This type of alternative finance has been emerging as the new go-to funding for miners bowed by debt as weak share prices, courtesy of a four-year commodities' downturn, make raising equity and other types of finance expensive and difficult.

Glencore said in September that about $2 billion of a $10 billion debt reduction plan it had unveiled will come from asset sales, which could include precious metals streaming transactions.

In terms of the transaction, Vancouver-based Silver Wheaton will also make ongoing payments of 20 percent of the spot price for silver for every ounce of metal delivered.

Glencore will deliver silver equivalent to 33.75 percent of silver produced at Antamina to Silver Wheaton until 140 million ounces is reached. After that, the stream will be reduced to 22.5 percent of the silver produced at Antamina.

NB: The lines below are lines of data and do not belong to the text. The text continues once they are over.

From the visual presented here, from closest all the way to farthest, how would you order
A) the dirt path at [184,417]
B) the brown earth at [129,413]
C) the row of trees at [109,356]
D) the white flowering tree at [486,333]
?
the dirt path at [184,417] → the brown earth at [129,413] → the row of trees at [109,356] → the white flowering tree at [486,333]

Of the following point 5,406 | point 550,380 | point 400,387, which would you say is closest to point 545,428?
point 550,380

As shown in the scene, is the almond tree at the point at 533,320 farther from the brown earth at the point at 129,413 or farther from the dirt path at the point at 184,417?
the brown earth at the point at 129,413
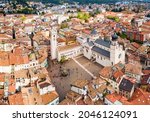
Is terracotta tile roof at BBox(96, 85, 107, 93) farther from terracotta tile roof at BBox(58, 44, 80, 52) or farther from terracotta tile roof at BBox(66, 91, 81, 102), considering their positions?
terracotta tile roof at BBox(58, 44, 80, 52)

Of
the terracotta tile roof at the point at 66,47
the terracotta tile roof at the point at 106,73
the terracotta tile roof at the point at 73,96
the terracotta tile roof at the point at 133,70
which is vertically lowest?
the terracotta tile roof at the point at 73,96

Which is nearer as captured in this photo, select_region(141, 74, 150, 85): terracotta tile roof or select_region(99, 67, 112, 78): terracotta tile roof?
select_region(141, 74, 150, 85): terracotta tile roof

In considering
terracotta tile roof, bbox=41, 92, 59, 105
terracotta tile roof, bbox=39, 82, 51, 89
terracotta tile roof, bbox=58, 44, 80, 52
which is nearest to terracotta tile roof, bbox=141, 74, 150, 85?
terracotta tile roof, bbox=41, 92, 59, 105

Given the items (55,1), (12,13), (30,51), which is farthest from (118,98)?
(55,1)

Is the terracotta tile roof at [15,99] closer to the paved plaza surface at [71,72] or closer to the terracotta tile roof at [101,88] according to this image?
the paved plaza surface at [71,72]

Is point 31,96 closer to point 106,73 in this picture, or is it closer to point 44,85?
point 44,85

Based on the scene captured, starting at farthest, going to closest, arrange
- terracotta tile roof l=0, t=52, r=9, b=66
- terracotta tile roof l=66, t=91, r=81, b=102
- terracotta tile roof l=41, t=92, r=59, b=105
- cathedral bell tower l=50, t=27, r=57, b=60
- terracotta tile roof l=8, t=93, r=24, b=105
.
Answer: cathedral bell tower l=50, t=27, r=57, b=60 < terracotta tile roof l=0, t=52, r=9, b=66 < terracotta tile roof l=66, t=91, r=81, b=102 < terracotta tile roof l=41, t=92, r=59, b=105 < terracotta tile roof l=8, t=93, r=24, b=105

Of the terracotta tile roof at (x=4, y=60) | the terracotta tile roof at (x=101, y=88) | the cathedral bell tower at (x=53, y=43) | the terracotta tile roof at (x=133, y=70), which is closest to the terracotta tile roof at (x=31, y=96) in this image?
the terracotta tile roof at (x=101, y=88)

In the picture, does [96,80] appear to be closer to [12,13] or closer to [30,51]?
[30,51]
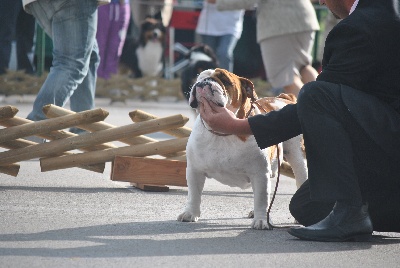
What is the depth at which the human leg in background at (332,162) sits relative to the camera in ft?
16.7

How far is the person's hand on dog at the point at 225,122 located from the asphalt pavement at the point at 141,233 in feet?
1.74

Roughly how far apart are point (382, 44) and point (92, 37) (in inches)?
142

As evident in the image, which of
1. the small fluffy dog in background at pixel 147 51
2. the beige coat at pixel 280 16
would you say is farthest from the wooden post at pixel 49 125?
the small fluffy dog in background at pixel 147 51

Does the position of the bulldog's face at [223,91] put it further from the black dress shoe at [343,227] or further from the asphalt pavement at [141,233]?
the black dress shoe at [343,227]

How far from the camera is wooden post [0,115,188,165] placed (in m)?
6.76

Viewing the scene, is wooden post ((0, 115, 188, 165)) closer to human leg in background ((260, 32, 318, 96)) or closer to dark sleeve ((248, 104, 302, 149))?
dark sleeve ((248, 104, 302, 149))

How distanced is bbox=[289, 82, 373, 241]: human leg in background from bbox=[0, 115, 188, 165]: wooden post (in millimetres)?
1868

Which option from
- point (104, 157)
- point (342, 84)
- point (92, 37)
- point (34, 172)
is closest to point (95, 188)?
point (104, 157)

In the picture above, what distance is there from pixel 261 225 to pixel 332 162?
655 mm

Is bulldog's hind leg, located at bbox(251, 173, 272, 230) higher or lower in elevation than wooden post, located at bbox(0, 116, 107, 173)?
higher

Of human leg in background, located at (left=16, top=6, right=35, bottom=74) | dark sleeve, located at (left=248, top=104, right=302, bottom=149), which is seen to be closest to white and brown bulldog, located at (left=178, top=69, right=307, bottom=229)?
dark sleeve, located at (left=248, top=104, right=302, bottom=149)

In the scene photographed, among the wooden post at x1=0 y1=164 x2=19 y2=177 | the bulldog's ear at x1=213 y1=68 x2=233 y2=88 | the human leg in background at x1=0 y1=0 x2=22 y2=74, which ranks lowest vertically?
the human leg in background at x1=0 y1=0 x2=22 y2=74

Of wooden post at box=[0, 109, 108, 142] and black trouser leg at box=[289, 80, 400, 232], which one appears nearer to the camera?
black trouser leg at box=[289, 80, 400, 232]

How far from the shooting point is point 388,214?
17.3ft
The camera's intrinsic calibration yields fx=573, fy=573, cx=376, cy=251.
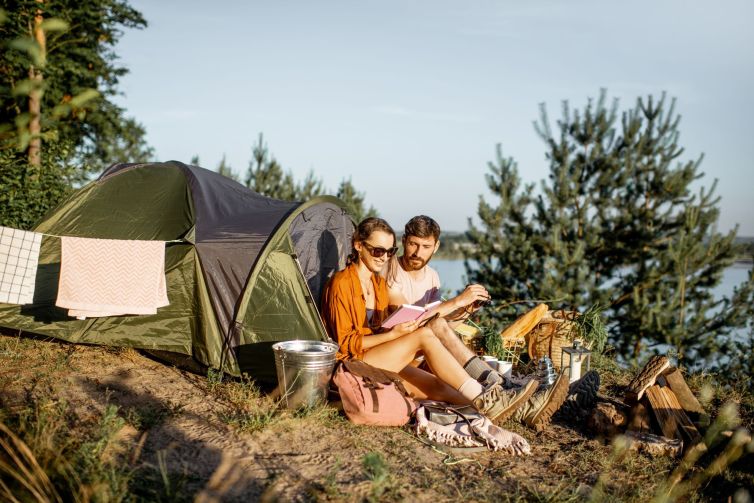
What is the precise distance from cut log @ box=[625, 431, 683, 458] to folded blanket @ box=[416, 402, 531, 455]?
0.74m

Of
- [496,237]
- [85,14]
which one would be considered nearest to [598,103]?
[496,237]

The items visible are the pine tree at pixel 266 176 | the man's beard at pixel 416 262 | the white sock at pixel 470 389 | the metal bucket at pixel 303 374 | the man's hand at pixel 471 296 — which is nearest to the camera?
the metal bucket at pixel 303 374

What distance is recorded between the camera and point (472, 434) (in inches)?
154

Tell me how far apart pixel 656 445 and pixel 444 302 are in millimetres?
1866

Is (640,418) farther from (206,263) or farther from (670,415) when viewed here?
(206,263)

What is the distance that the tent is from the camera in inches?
187

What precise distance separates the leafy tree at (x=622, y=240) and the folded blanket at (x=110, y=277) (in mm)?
7308

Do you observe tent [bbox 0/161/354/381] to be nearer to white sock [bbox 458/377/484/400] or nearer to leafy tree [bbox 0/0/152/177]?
white sock [bbox 458/377/484/400]

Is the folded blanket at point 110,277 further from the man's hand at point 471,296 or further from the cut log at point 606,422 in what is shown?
the cut log at point 606,422

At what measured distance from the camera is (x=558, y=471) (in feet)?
11.7

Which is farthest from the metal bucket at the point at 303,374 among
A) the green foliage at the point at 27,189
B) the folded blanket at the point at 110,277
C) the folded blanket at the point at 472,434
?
the green foliage at the point at 27,189

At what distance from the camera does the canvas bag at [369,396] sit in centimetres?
400

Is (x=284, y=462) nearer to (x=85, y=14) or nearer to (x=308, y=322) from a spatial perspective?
(x=308, y=322)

Reuters reported in September that Glencore was in talks with Franco-Nevada Corp, Silver Wheaton, Royal Gold Inc and two other companies to sell portions of the future production of three South American copper mines, including Antamina.

Silver Wheaton pioneered the streaming concept more than a decade ago.

The company said it would fund the $900 million from cash on hand and also dip into its $2 billion revolving credit facility.

Glencore's partners in the Antamina mine are BHP Billiton, also with 33.75 percent, Teck Resources with 22.5 percent and Mitsubishi Corp with 10 percent.

Teck Resources did a streaming transaction on its stake in the Antamina mine last month, raising $610 million, to help cut its debt.